— SET OF TASKS —
1. Copy the passage about Heavy Metal Parking Lot word for word, starting at "They paid for" and ending at "into next year.".
2. In the passage about Heavy Metal Parking Lot, which two bands were playing the concert that the fans were waiting for?

— DOCUMENT PASSAGE —
——————

Thirty years ago this week, an unknown filmmaker walked into a club in Washington, D.C., with a videotape in his hand. It was one of those nights when anyone could screen their work ... but this was the first public screening of a short documentary that's gone on to become the very definition of a cult classic.
Heavy Metal Parking Lot was only 16 and a half minutes long, and the concept was bare-bones: just fans and staff outside the Capital Centre arena in Largo, Md., before a concert by two metal bands, Dokken and Judas Priest, in May of 1986. And yet it went viral before viral was a thing: One fan would make a copy of a video and give it to a friend who would do the same thing, until it spread, literally, around the world.
"Nobody could have imagined that it would have taken on the life that it has," says Jeff Krulik, one of the two directors. Over the course of 30 years, he and his partner John Heyn watched their little documentary become the subject of websites, a mural, and mainstream press coverage in The New Yorker, GQ, Spin and Premiere.
Back in 1986, John Heyn and Jeff Krulik were aspiring filmmakers in their 20s looking for a story. "I'd heard the radio ads, so we knew it was a metal show," Kulik says of their trip to The Cap Centre, as everyone called it. "We kind of knew what we were getting into, or hoping to get into."
They paid for parking and, with gear borrowed from Krulik's studio, started shooting. They had no plan, no list of questions. "We didn't have a clue about how to do this the right way. But I think for what it was, it was the right way," Krulik says.
Krulik and Heyn captured something: a moment in time in a particular place — suburban Maryland — and a culture, says Laura Schnitker. She's an ethnomusicologist and an acting curator at the University of Maryland, where an exhibition devoted to the 30th anniversary of Heavy Metal Parking Lot is on display into next year.

——————

— INFORMATION PROVIDED —
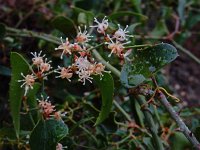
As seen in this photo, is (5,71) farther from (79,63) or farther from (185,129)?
(185,129)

——————

— ANSWERS BY ITEM NUMBER —
1.
They paid for parking and, with gear borrowed from Krulik's studio, started shooting. They had no plan, no list of questions. "We didn't have a clue about how to do this the right way. But I think for what it was, it was the right way," Krulik says.
Krulik and Heyn captured something: a moment in time in a particular place — suburban Maryland — and a culture, says Laura Schnitker. She's an ethnomusicologist and an acting curator at the University of Maryland, where an exhibition devoted to the 30th anniversary of Heavy Metal Parking Lot is on display into next year.

2. Dokken and Judas Priest.